(Document text Opens)

# Anxious hedgehog



## Spin (Aug 2, 2013)

Harriet is about 6 months old, and I have had her for about 2 months. She is very active, is always running around, and can be almost anxious at times. It is particularly bad when she needs to be bathed. She will climb out of any tub or sink I put her in, and gets frantically anxious. This anxiety also makes it hard to bond with, as she is always trying to get away. Any suggestions for a less anxious foot bath time, or ways for me to bond with her where she feels comfortable? I guess she is just a naturally active hedgie, but I don't like to see her scared. I have tried bribing her with food, but she is not interested in meal worms, cooked meat, fruit or anything else I have tried. I am also a little confused, as she has stopped puffing up and hissing when I am holding her, so she must be getting a little bit comfortable around me?


----------



## MochiAndMe (Jul 13, 2013)

Maybe try some floor time. What I do with my guinea pigs and hedgehogs is I block off a long hallway, shut doors and then lay down some towels/fleece and maybe some toys, then they run around. I usually sit there so they can get comfortable around me and enjoy exploring the hallway, toys, and treats I leave around. 

But what makes you think she's anxious? You said she tries to climb and loves to run. Sounds like my little girl. Mochi will climb out of anything I put her in, or whenever I put her down, she's moving away, but she's not anxious about anything, she just doesn't like to sit still.


----------



## zamxonk (Mar 6, 2013)

My piggetyhog also does not like to sit still when he is awake, and will frequently try to dive off my hands if I don't put him down fast enough. I've never yet stayed up late enough with him that he got tired of running around trying to get into all the things he's not supposed to. He also really really hates water, but his poopy boots are so bad that he requires daily footbaths. I've embarked on a campaign of "Cooperate And Get All The Treats" - we'll see how that goes.

(Document text Closes)

:: Exercise prompt ::
Could you transcribe the hedgehog thread word for word, everything from "Maybe try some" down to "to sit still."? Draw only on the hedgehog thread for everything here.

(Dataset section Opens)

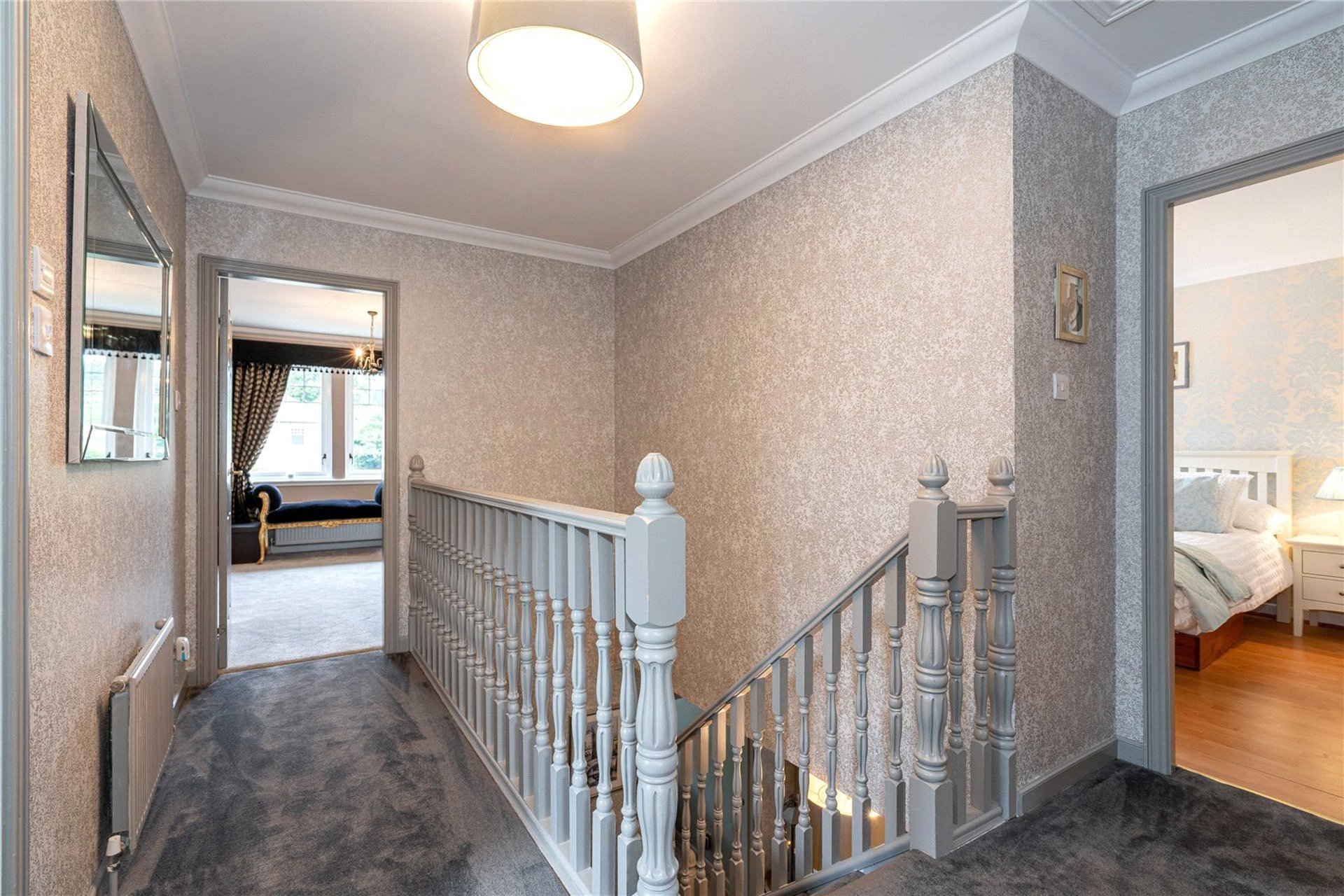 7 Finlayson Lane, Carnwath, Lanark, ML11 8TA - Picture #22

(Dataset section Closes)

:: Exercise result ::
Maybe try some floor time. What I do with my guinea pigs and hedgehogs is I block off a long hallway, shut doors and then lay down some towels/fleece and maybe some toys, then they run around. I usually sit there so they can get comfortable around me and enjoy exploring the hallway, toys, and treats I leave around. 

But what makes you think she's anxious? You said she tries to climb and loves to run. Sounds like my little girl. Mochi will climb out of anything I put her in, or whenever I put her down, she's moving away, but she's not anxious about anything, she just doesn't like to sit still.